Рылеев все это прочел, но слова «тиран», «мучитель», соединенные со словом «царь», действовали на него гипнотически, он видел и слышал только их, и он видел только несправедливый гнев царя и страдания Курбского.
«Не боясь смерти в битвах, — читал Рылеев, — но устрашенный казнию, Курбский спросил у жены своей, чего она желает: видеть ли его мертвого пред собою
Рылеев так ясно представил себе все это, что как будто все это происходило с ним, чувства гнева и горечи охватили его, и тогда родились первые стихотворные строки:
За то, что изнемог от ран, Что в битвах край родной прославил, Меня неистовый тиран Бежать отечества заставил…То стихотворение, которое написал Рылеев о Курбском, не походило на обычную историческую балладу, в нем не было рассказа о событиях, описывались только его переживания и мысли, и Рылеев чувствовал, что тут и ни к чему пересказывать историю бурной военной судьбы Курбского, главное в нем мысли — о любви к отчизне, о неправедности тирана, о праве подданного не быть покорным, бессловесным рабом…
Рылеев переписал стихотворение, которое назвал «Курбский», набело и послал в Петербург Булгарину.
В письме он написал: «В своем уединении прочел я девятый том Русской истории… Ну, Грозный! Ну, Карамзин! — Не знаю, чему больше удивляться, тиранству ли Иоанна, или дарованию нашего Тацита. Вот безделка моя — плод чтения девятого тома.
Если безделка сия будет одобрена почтенным Николаем Ивановичем Гнедичем, то прошу тебя отдать ее Александру Федоровичу в «Сын отечества». Прощай. Свидетельствуй мое почтение всем добрым людям, сиречь: Н. И. Гнедичу, Н. И. Гречу, Барону, также Александру Федоровичу и проч…»
10
Теперь, когда Рылеева крепко-накрепко привязали к Петербургу и служебные, и литературные дела, волей-неволей приходилось обосновываться в столице по-серьезному.
Из Подгорного он вернулся с женой и дочерью, и на то время, пока подыщет квартиру, все поселились в Батове.
Осенью Рылеев нанял дом на Васильевском острове в 16-й линии, где плата была гораздо умереннее, чем в Адмиралтейской, Литейной или Московской частях. Хотя и тут она была не так уж низка — семьсот пятьдесят рублей в год. Кроме того, владелец потребовал за треть вперед, а денег не было. Пришлось занять у Малютина.
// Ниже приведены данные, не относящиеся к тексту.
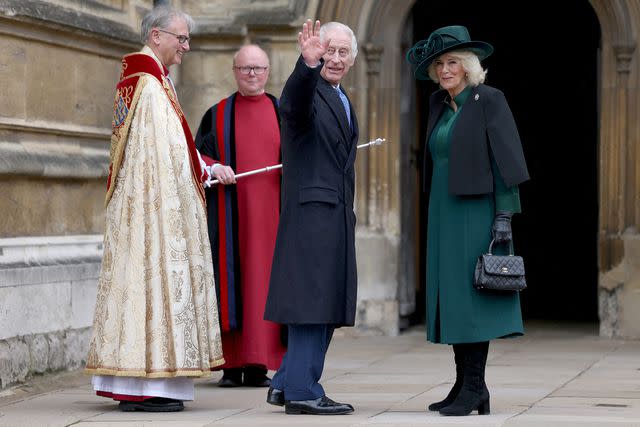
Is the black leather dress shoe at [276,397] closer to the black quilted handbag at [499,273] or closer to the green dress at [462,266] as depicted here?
the green dress at [462,266]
Но, по правде говоря, заботы с наймом дома оказались для Рылеева очень приятными. Этот небольшой деревянный домик после скитаний по углам казался ему почти дворцом: четыре довольно просторных комнаты для жилья в самом доме, во дворе отдельная людская и кухня, конюшня на два стойла, но при необходимости туда же можно поставить и третью лошадь, ледник, дровяной сарай. Прежний жилец особенно хвалил печи — жаркие и дров мало жрут.
Служебные дела не позволяли Рылееву отлучиться из Петербурга, да, честно признаться, не очень-то и нужно было его присутствие при переезде, он знал, что матушка распорядится лучше его. Наняв дом, Рылеев отправил в Батово письма: Наташе — лирическое, матушке — деловое. «Сделайте милость, любезная матушка, — писал он Настасье Матвеевне, — отправляя Наташеньку, пришлите на первый случай посуды какой-нибудь, хлеба и что Вы сами придумаете нужное для дома, дабы не за все платить деньги.